TASK DETAILS. Every entry below must be transcribed word for word, and the images must be left out.

##########

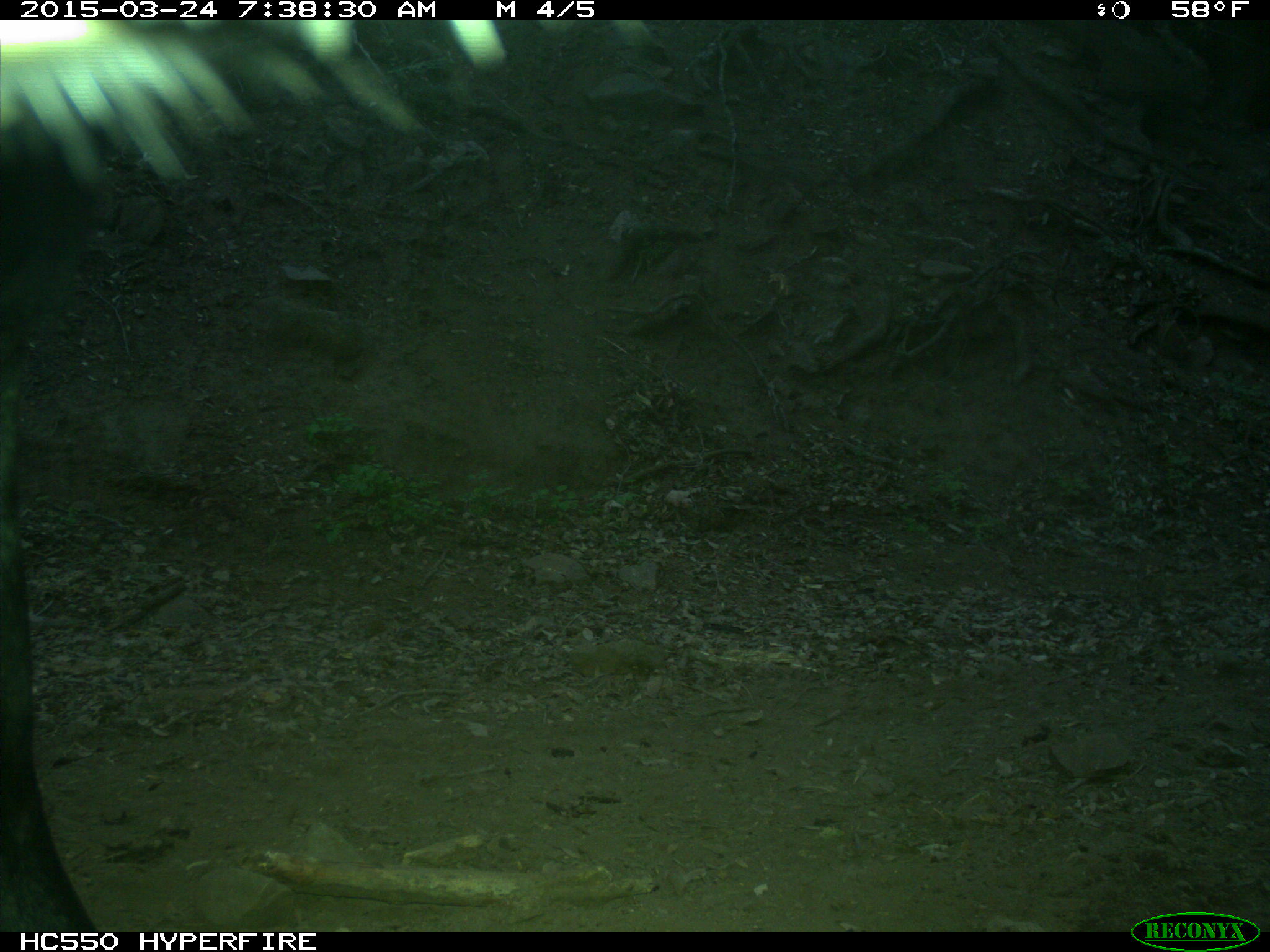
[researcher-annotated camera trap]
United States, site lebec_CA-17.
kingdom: Animalia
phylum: Chordata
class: Mammalia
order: Artiodactyla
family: Bovidae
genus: Bos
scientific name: Bos taurus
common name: domestic cow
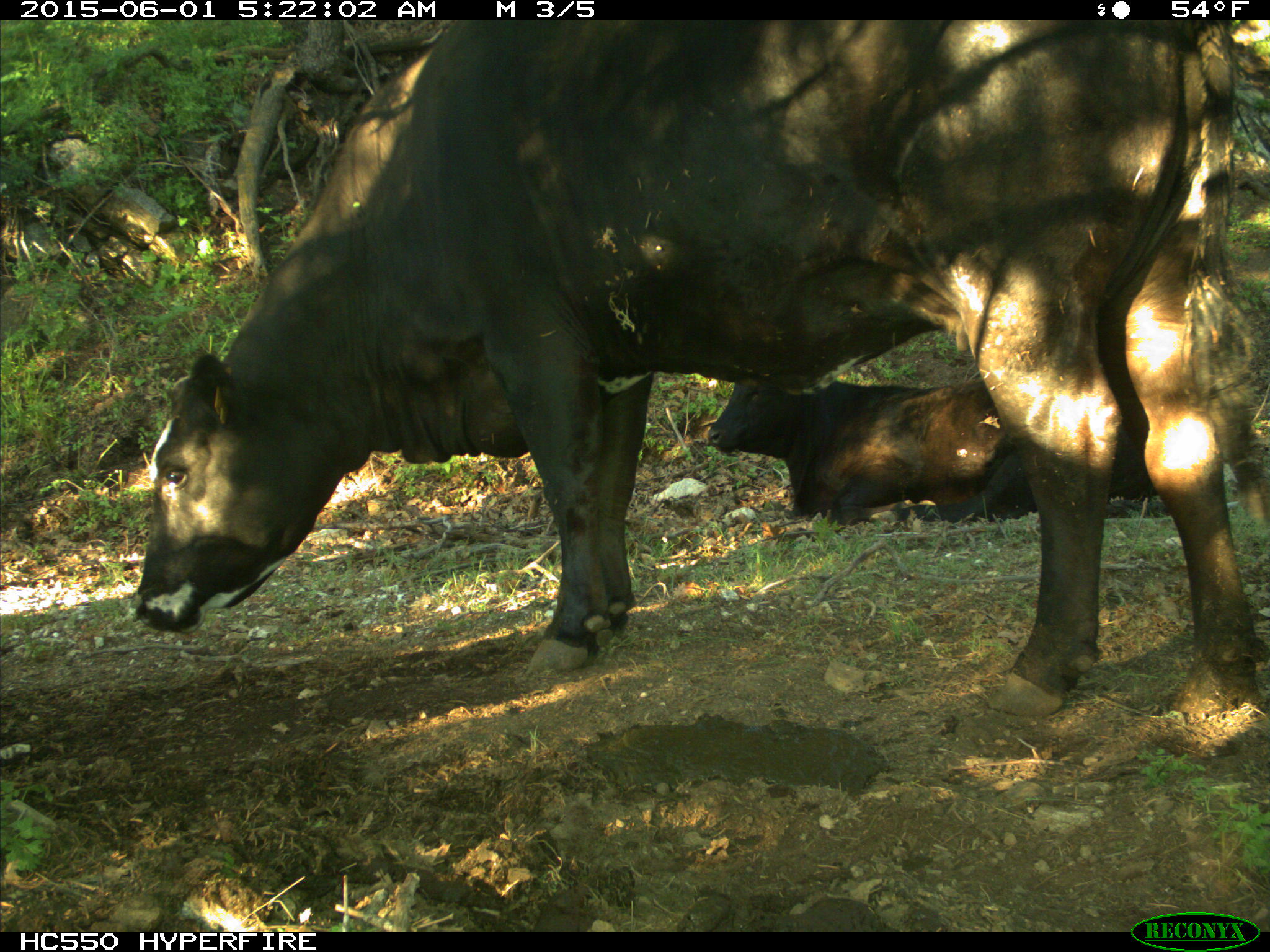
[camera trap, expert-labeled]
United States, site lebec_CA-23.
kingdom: Animalia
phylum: Chordata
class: Mammalia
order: Artiodactyla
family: Bovidae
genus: Bos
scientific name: Bos taurus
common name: domestic cow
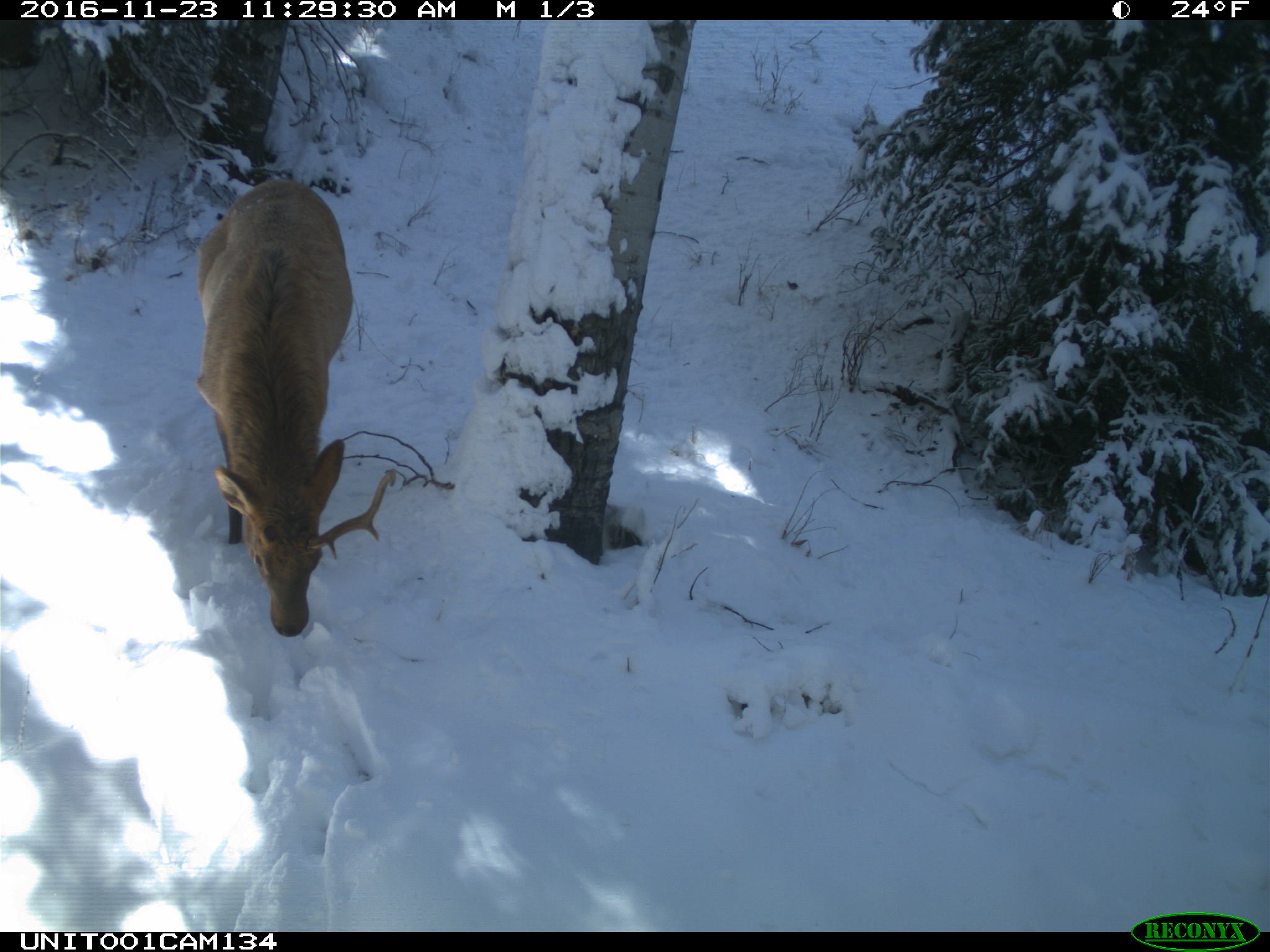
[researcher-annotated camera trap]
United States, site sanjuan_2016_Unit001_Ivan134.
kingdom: Animalia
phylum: Chordata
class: Mammalia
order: Artiodactyla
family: Cervidae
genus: Cervus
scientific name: Cervus elaphus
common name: red deer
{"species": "Cervus elaphus (red deer)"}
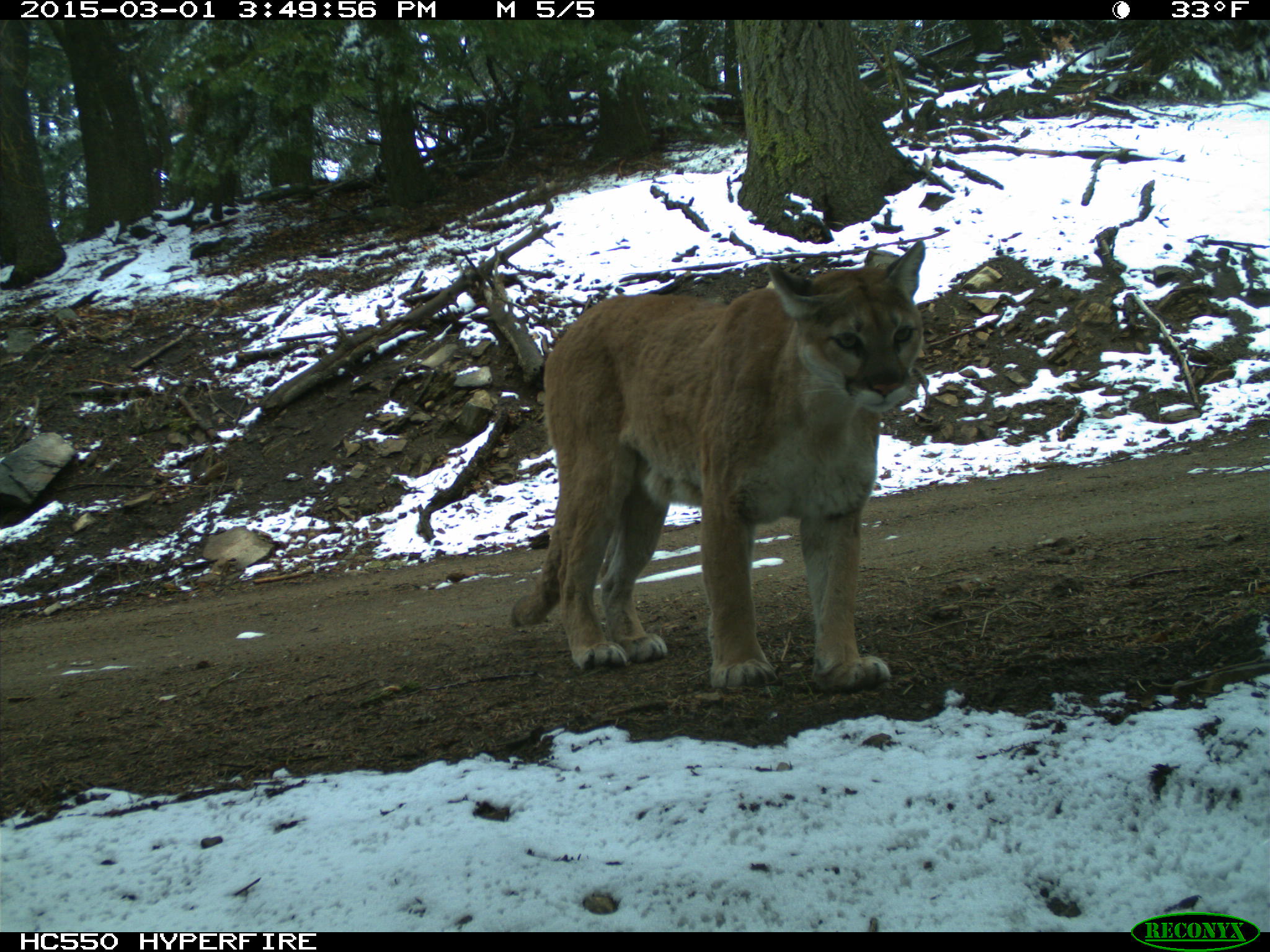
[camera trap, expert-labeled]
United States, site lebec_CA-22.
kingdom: Animalia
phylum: Chordata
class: Mammalia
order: Carnivora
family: Felidae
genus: Puma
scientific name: Puma concolor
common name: mountain lion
Puma concolor (mountain lion).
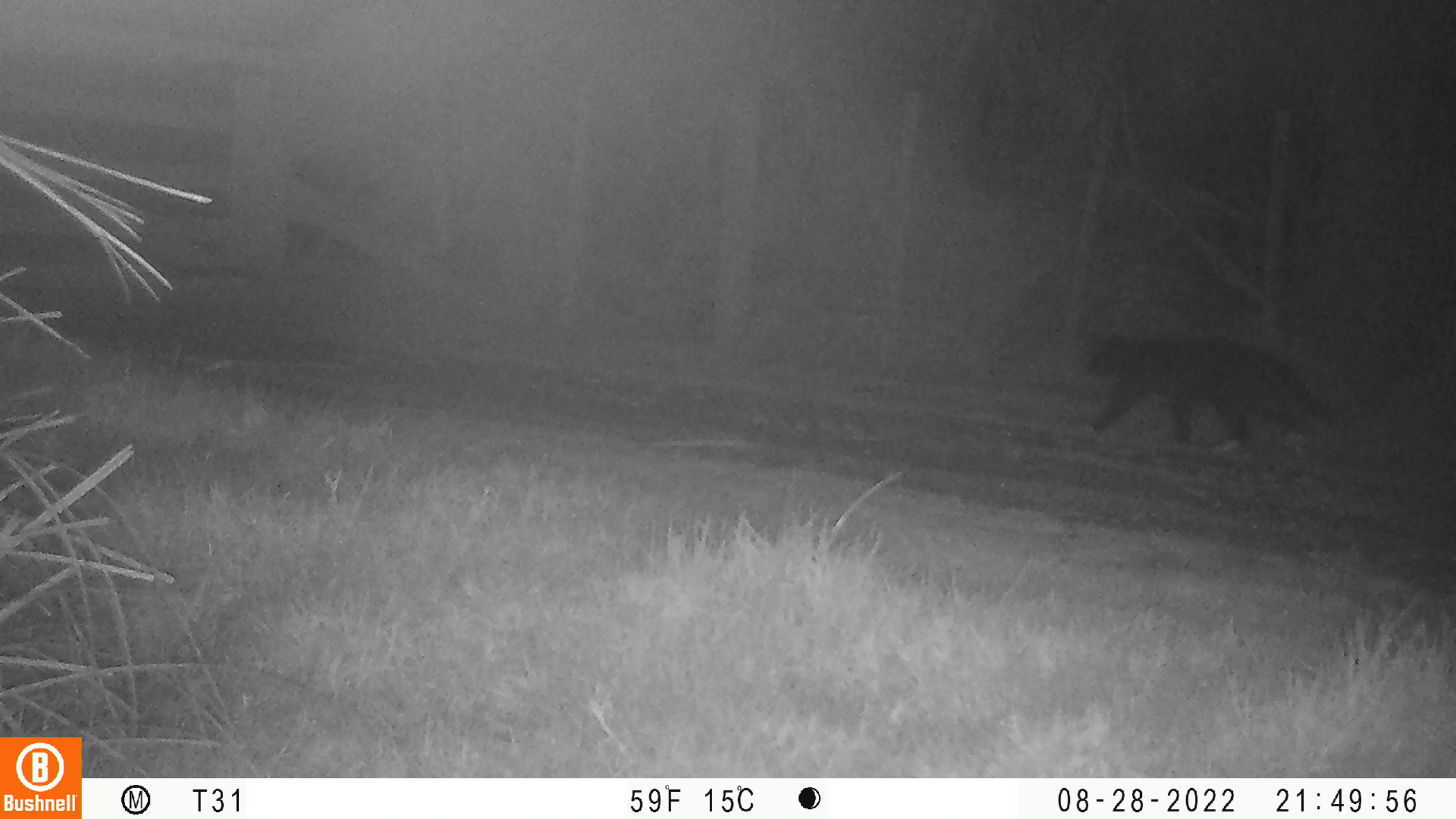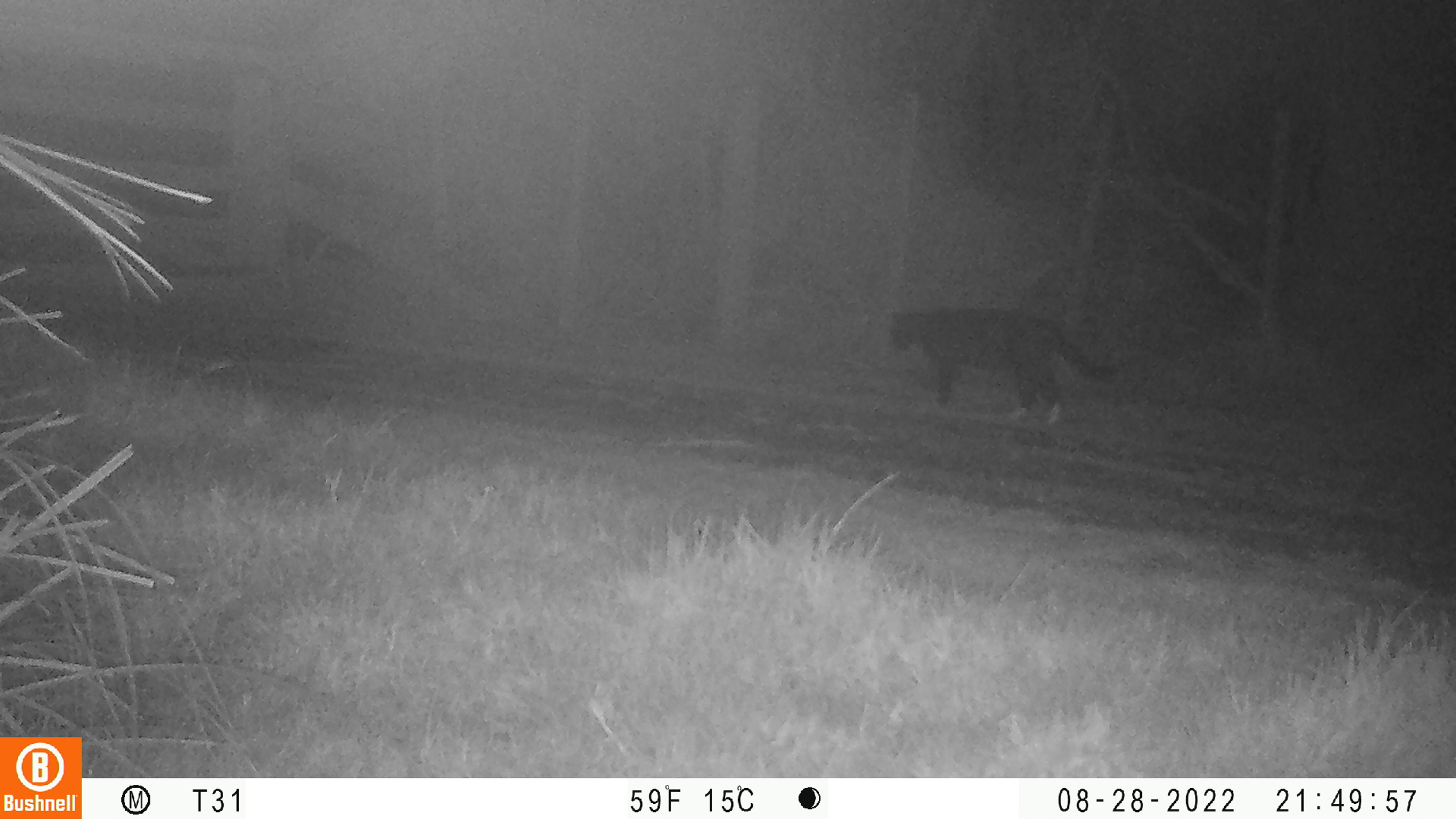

##########

RESULT OF THIS EXERCISE.
[researcher-annotated camera trap]
United States, site lebec_CA-17.
kingdom: Animalia
phylum: Chordata
class: Mammalia
order: Artiodactyla
family: Bovidae
genus: Bos
scientific name: Bos taurus
common name: domestic cow
[camera trap, expert-labeled]
United States, site lebec_CA-23.
kingdom: Animalia
phylum: Chordata
class: Mammalia
order: Artiodactyla
family: Bovidae
genus: Bos
scientific name: Bos taurus
common name: domestic cow
[researcher-annotated camera trap]
United States, site sanjuan_2016_Unit001_Ivan134.
kingdom: Animalia
phylum: Chordata
class: Mammalia
order: Artiodactyla
family: Cervidae
genus: Cervus
scientific name: Cervus elaphus
common name: red deer
{"species": "Cervus elaphus (red deer)"}
[camera trap, expert-labeled]
United States, site lebec_CA-22.
kingdom: Animalia
phylum: Chordata
class: Mammalia
order: Carnivora
family: Felidae
genus: Puma
scientific name: Puma concolor
common name: mountain lion
Puma concolor (mountain lion).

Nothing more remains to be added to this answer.